26/10/2018 13:44 BST

Brexit No Threat To Strictly Come Dancing, Says Downing Street

For those that were worried...

PA Wire/PA Images
Strictly Come Dancing is not at risk from Brexit, says No 10.

Brexit does not pose a risk to Strictly Come Dancing, Downing Street has declared.

It comes after Lib Dem leader Sir Vince Cable claimed fresh immigration restrictions could starve the show of talented foreign professional dancers.

But a No.10 spokeswoman said on Friday: “I think Strictly will be fine.”
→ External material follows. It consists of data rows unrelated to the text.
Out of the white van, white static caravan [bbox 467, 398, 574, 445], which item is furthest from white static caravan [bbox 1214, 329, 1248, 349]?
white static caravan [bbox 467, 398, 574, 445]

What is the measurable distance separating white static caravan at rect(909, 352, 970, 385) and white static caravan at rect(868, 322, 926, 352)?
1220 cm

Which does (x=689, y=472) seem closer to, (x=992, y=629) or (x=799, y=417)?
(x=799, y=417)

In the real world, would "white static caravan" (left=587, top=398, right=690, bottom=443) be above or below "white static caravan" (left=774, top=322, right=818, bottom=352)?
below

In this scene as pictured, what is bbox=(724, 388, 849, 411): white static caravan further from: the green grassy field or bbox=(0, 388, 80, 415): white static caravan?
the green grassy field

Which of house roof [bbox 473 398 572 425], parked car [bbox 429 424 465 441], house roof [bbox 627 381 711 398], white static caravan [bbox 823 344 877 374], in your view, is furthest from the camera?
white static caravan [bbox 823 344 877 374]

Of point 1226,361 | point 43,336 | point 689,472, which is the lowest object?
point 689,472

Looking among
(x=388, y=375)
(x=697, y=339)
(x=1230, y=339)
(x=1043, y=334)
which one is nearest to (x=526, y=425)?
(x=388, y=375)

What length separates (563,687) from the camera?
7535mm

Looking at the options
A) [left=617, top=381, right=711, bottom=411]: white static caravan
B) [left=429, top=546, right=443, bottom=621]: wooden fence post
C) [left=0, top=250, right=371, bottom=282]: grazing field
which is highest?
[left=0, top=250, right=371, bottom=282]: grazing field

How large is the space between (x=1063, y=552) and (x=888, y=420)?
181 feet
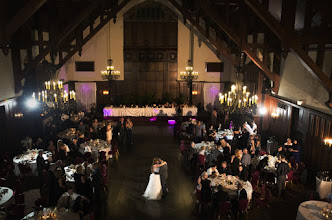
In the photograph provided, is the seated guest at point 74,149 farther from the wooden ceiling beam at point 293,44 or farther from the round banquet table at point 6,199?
the wooden ceiling beam at point 293,44

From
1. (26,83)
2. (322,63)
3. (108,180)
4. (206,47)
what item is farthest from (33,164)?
(206,47)

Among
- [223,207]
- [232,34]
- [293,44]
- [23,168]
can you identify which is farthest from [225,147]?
[23,168]

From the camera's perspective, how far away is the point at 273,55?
45.9 ft

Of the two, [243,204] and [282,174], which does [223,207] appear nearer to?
[243,204]

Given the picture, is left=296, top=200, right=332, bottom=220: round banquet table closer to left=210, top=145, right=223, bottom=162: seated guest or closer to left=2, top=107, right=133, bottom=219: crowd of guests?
left=210, top=145, right=223, bottom=162: seated guest

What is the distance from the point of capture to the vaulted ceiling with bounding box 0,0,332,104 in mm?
8461

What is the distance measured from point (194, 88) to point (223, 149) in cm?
1103

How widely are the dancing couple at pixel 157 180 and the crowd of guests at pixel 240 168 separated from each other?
1.13 m

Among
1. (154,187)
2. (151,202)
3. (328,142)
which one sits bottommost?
(151,202)

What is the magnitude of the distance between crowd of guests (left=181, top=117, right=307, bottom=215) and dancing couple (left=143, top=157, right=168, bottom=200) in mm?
1132

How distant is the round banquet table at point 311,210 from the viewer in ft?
22.5

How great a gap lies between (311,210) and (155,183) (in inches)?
167

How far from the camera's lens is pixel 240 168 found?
9.02 m

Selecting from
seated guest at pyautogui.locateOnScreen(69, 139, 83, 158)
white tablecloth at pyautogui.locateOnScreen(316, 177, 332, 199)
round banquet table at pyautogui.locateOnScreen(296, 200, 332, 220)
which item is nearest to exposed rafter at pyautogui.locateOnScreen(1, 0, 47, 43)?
seated guest at pyautogui.locateOnScreen(69, 139, 83, 158)
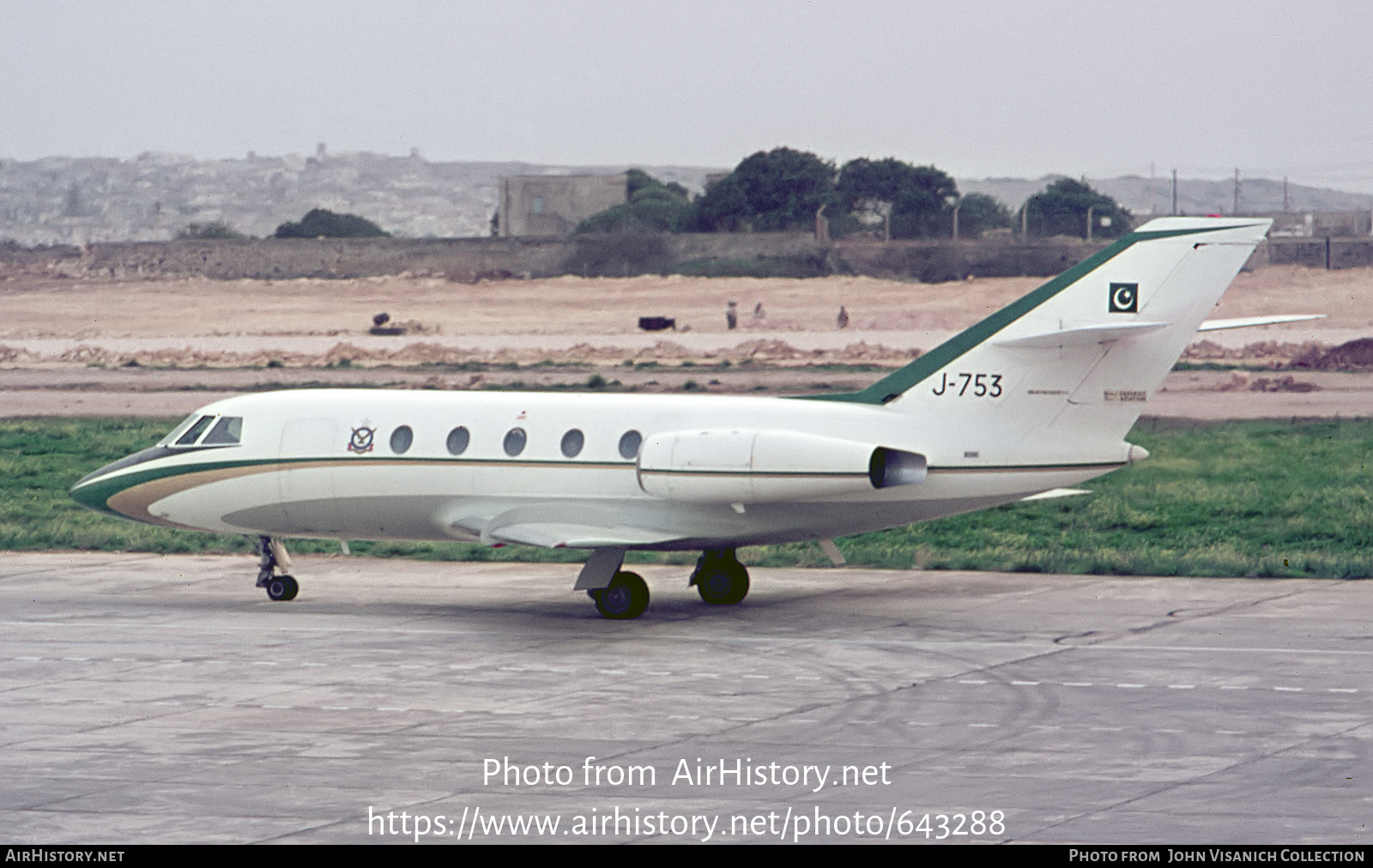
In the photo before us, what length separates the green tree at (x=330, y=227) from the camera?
472ft

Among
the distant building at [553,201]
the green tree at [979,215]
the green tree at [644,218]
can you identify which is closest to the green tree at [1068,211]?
the green tree at [979,215]

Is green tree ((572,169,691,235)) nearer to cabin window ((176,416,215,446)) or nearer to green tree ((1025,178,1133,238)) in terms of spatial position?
green tree ((1025,178,1133,238))

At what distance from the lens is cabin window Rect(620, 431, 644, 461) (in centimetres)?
2292

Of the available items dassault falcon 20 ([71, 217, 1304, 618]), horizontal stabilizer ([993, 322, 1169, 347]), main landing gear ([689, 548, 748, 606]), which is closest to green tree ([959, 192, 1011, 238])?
main landing gear ([689, 548, 748, 606])

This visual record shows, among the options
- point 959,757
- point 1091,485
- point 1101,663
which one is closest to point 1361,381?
point 1091,485

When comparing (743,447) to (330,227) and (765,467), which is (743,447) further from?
(330,227)

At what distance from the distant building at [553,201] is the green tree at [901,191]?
32.8 metres

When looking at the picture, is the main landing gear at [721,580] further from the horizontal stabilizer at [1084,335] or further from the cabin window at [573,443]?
the horizontal stabilizer at [1084,335]

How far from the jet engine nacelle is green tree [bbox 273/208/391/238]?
4889 inches

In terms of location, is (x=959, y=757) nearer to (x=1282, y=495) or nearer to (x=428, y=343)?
(x=1282, y=495)

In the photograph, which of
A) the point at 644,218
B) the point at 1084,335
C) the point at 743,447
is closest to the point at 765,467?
the point at 743,447

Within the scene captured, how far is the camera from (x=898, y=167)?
12144 cm

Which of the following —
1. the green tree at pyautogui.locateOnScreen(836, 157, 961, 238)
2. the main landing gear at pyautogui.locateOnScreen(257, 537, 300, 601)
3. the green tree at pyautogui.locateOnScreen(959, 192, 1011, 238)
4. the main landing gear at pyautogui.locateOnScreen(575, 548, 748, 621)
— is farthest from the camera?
the green tree at pyautogui.locateOnScreen(959, 192, 1011, 238)

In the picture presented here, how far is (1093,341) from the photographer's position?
850 inches
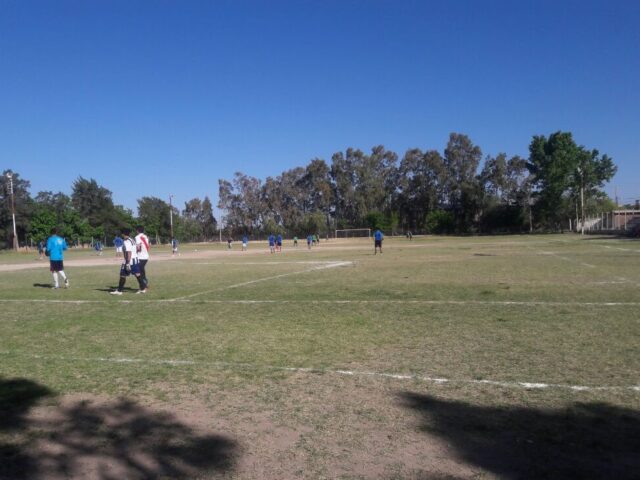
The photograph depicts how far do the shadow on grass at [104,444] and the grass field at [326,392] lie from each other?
0.02 meters

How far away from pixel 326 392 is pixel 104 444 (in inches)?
79.7

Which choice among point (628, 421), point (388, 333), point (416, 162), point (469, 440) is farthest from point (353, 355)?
point (416, 162)

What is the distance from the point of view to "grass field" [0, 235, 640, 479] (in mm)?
3738

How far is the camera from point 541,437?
4000 millimetres

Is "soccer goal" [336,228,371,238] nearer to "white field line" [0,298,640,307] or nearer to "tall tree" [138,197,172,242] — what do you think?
"tall tree" [138,197,172,242]

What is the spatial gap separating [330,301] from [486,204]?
88.5 m

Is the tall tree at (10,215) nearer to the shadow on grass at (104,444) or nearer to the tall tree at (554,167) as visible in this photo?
the tall tree at (554,167)

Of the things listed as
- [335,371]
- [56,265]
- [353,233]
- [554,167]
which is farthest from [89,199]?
[335,371]

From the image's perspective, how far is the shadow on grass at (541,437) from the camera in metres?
3.54

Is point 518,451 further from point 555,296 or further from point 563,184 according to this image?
point 563,184

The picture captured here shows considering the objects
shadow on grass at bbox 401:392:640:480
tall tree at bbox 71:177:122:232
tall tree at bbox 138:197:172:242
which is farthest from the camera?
tall tree at bbox 71:177:122:232

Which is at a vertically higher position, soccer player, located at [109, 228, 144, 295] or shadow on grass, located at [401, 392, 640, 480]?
soccer player, located at [109, 228, 144, 295]

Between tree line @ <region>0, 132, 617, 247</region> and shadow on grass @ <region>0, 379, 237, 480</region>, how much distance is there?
80861mm

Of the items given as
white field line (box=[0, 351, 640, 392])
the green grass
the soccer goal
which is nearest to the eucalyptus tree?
the soccer goal
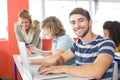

During a visit to Brussels on Thursday for talks with EU Brexit negotiator Michel Barnier, Sir Vince had said: “As British society falls apart it could pose a risk to Strictly.”

The Twickenham MP, a keen ballroom dancer and supporter of a so-called people’s vote on Brexit, said: “If we have a cack-handed immigration policy like what we have for non-EU citizens, all kinds of perverse decisions could be made.”

He added: “We may have to ringfence the citizenship arrangements to protect them.”

The former business secretary was also widely mocked for the claims by a string of Brexiteers on Friday. 

Vince Cable on Strictly Come Dancing
Vince Cable on Strictly Come Dancing

Jacob Rees-Mogg, leader of the hard Brexit Tory faction the European Research Group, said it was “simply silly” to suggest the much-loved show would be affected.

“I wouldn’t hold myself up as an expert on Strictly,” he said. “I watched it when Ed Balls was on it but never since.

“But it is hard to see that immigration rules are key to the success of Strictly or otherwise.”

He added: “There are already effective immigration provisions for artists such as opera singers and ballet dancers.”

Conservative MP Andrew Bridgen said: “This is more desperate Project Fear with tassels on it from Vince Cable. It is surely time he waltzes off into retirement.”

Sir Vince met Barnier in Brussels alongside SNP Westminster leader Ian Blackford, Westminster leader of Plaid Cymru Liz Saville Roberts and Green MEP Molly Scott Cato. 

They told Barnier Brexit “must not be assumed” and recommended “serious contingency planning” for a second EU referendum, or so-called ‘People’s Vote’.